WHAT IS EXPECTED ▸ Copy each entry verbatim, excluding its images.

RECORDS SHOWN ▸
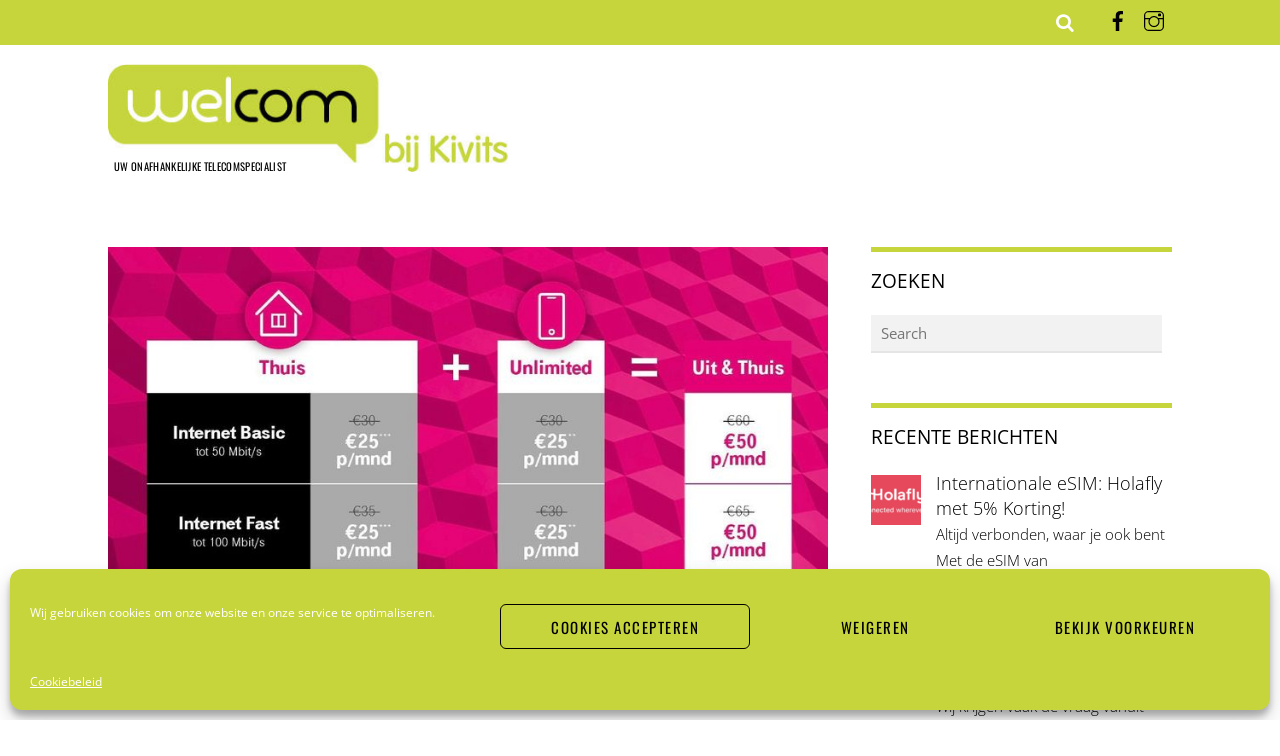

--- FILE ---
content_type: text/javascript
request_url: https://telefoonwinkelhorst.nl/wp-content/themes/magazine/js/themify.script.min.js?ver=7.1.1
body_size: 695
content:
(($,a,e)=>{'use strict';function n(){120<$('#headerwrap').height()?$("#headerwrap").addClass("long-menu"):$("#headerwrap").removeClass("long-menu")}e.body.classList.contains('fixed-header-enabled')&&a.fixedHeader(),$('.back-top a').on('click',e=>{a.scrollTo(),e.preventDefault()}),$('.post-content .post-title + .post-meta span').parent(".post-meta").addClass("post-meta-details"),$("#headerwrap #searchform :input").on('focus',()=>{$(".icon-search").addClass("icon-focus")}).on('blur',()=>{$(".icon-search").removeClass("icon-focus")}),a.megaMenu(e.tfId('main-nav')),a.sideMenu(e.tfId('menu-icon'),{close:'#menu-icon-close',hasOverlay:!0}),a.sideMenu(e.tfId('menu-icon-top'),{panel:'#top-nav-mobile-menu',side:'left',close:'#top-nav-menu-icon-close'}),a.on('tfsmartresize',n),n()})(jQuery,Themify,document);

OUTPUT OF THE TASK ▸
--- FILE ---
content_type: text/javascript
request_url: https://telefoonwinkelhorst.nl/wp-content/themes/magazine/js/themify.script.min.js?ver=7.1.1
body_size: 695
content:
(($,a,e)=>{'use strict';function n(){120<$('#headerwrap').height()?$("#headerwrap").addClass("long-menu"):$("#headerwrap").removeClass("long-menu")}e.body.classList.contains('fixed-header-enabled')&&a.fixedHeader(),$('.back-top a').on('click',e=>{a.scrollTo(),e.preventDefault()}),$('.post-content .post-title + .post-meta span').parent(".post-meta").addClass("post-meta-details"),$("#headerwrap #searchform :input").on('focus',()=>{$(".icon-search").addClass("icon-focus")}).on('blur',()=>{$(".icon-search").removeClass("icon-focus")}),a.megaMenu(e.tfId('main-nav')),a.sideMenu(e.tfId('menu-icon'),{close:'#menu-icon-close',hasOverlay:!0}),a.sideMenu(e.tfId('menu-icon-top'),{panel:'#top-nav-mobile-menu',side:'left',close:'#top-nav-menu-icon-close'}),a.on('tfsmartresize',n),n()})(jQuery,Themify,document);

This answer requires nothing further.